**PROBLEM A**
In the carbohydrate conversion passage, what highest levulinic acid yield did Zhang et al. report using MFI-type zeolite catalysts?

Future supplies of chemicals, materials, and energy depend on developing renewable alternatives to petroleum. Carbohydrates are a key renewable biomass component and an important potential source of chemical intermediates, however, selectively converting carbohydrates to desired platform chemicals is difficult. Therefore, it is particularly important to develop new catalysts for that purpose.

5-Hydroxymethylfurfural (HMF) and levulinic acid (LA) are key platform chemicals; both can be obtained from biomass-based carbohydrate chemistry and further upgraded to high quality fuels and value-added chemicals.^1–5 LA is considered as one of top 12 bio-derived feedstocks by the United States Department of Energy (DOE) for its applications as fuel additives, polymers, and resin precursors.^6,7 It is well accepted that HMF is a product of facile acid-catalyzed dehydration of carbohydrates while LA is a product of subsequent rehydration of HMF.⁸ The reaction pathway is shown in Scheme 1.

Scheme 1 Conversion of saccharides into HMF or LA.

Direct conversion of carbohydrates into HMF and LA involves multiple steps including but not limited to hydrolysis, isomerization, dehydration, and rehydration. Several homogeneous and heterogeneous catalytic systems containing Brønsted or Lewis acid catalysts for the conversion of biomass into HMF have been reported.^9–12 Most of the reported LA preparation methods use mineral acids (HCl, H₂SO₄, H₃PO₄, etc.) as catalysts at higher temperatures (about 250 °C).¹³ Although homogeneous Brønsted acid-catalyzed conversion of saccharides into LA is a well-established process with many large scale units in operation, the harsh reaction conditions, difficulties in handling the liquid acidic waste, as well as the low product selectivity makes this process undesirable.

Processes using heterogeneous catalysts are generally more environmentally friendly than those which use mineral acids as the catalyst.^14,15 Nevertheless, the yield of LA is generally lower when heterogeneous acid catalysts are used.^16–18 For example, the highest yield of LA reported in the literature is 43% when a LZY zeolite catalyst was used in converting fructose.¹⁹ Zhang et al. utilised MFI-type zeolite with different SiO₂/Al₂O₃ ratios as catalysts in the dehydration of glucose to LA, reporting the highest LA yield of 35.8%.²⁰ Zhang et al. also found that the strength of acidic sites and the mesoporosity of the zeolites had a significant effect on LA formation.²⁰

We have reported that tantalum compounds are water-tolerant solid acids which exhibit unique acidic properties and good stability in water-containing system.¹¹ Furthermore, WO₃ is an efficient catalyst for the dehydration of alcohols.²¹ However, research on WO₃–Ta₂O₅ has not been widely published. We report within this paper that tungsten–tantalum mixed oxides (hereinafter WO₃–Ta₂O₅), prepared by co-precipitation, is a reusable heterogeneous catalyst for the conversion of saccharides into value-added chemicals. Furthermore, WO₃–Ta₂O₅ is active in one-pot synthesis of LA from Jerusalem artichoke juice.

**ENTRIES SHOWN**
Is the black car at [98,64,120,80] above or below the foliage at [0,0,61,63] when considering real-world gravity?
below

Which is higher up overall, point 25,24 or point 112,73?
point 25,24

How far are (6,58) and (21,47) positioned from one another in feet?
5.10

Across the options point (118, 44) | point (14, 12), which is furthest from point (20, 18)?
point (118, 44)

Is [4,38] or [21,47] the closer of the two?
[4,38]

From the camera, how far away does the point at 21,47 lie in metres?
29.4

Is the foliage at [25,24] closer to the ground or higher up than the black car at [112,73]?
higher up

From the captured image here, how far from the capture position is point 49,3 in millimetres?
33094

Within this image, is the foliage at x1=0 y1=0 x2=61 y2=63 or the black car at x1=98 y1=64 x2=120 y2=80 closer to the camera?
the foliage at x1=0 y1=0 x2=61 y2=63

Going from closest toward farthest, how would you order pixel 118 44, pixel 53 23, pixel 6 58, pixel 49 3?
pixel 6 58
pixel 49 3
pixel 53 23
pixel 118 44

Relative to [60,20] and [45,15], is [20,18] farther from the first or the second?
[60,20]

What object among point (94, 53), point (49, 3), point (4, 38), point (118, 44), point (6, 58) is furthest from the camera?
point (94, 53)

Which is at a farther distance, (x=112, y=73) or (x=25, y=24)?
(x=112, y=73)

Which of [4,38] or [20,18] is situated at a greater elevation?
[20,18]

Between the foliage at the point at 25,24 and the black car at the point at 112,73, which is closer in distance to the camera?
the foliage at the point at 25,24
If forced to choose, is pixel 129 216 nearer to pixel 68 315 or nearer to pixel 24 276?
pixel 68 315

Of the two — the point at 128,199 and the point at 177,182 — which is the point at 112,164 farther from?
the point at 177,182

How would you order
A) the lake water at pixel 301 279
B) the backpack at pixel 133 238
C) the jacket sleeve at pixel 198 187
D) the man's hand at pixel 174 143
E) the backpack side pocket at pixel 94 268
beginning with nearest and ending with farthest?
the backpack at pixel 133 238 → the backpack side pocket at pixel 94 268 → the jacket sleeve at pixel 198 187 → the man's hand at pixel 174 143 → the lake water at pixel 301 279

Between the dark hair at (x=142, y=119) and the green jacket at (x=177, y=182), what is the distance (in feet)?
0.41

==

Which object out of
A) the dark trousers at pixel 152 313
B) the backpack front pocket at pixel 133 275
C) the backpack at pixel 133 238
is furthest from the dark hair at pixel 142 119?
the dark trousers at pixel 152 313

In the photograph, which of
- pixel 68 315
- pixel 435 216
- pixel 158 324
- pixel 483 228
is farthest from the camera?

---

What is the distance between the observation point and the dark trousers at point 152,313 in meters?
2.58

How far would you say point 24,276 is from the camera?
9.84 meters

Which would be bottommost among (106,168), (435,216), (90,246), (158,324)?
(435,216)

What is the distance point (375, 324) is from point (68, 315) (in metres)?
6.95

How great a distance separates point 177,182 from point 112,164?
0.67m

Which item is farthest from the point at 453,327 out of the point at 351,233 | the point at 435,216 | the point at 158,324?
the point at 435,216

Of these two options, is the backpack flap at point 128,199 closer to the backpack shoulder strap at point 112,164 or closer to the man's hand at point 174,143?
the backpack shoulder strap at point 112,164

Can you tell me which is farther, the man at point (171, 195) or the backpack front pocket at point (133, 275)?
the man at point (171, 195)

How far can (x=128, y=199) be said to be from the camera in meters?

**PROBLEM B**
Please rewrite the records starting at the line that contains "Can you tell" and ending at the line that contains "How far can", swapping "backpack front pocket" for "backpack side pocket" and leaving everything else unchanged.

**FINAL RESULT A**
35.8%

**FINAL RESULT B**
Can you tell me which is farther, the man at point (171, 195) or the backpack side pocket at point (133, 275)?
the man at point (171, 195)

How far can (x=128, y=199) be said to be from the camera in meters?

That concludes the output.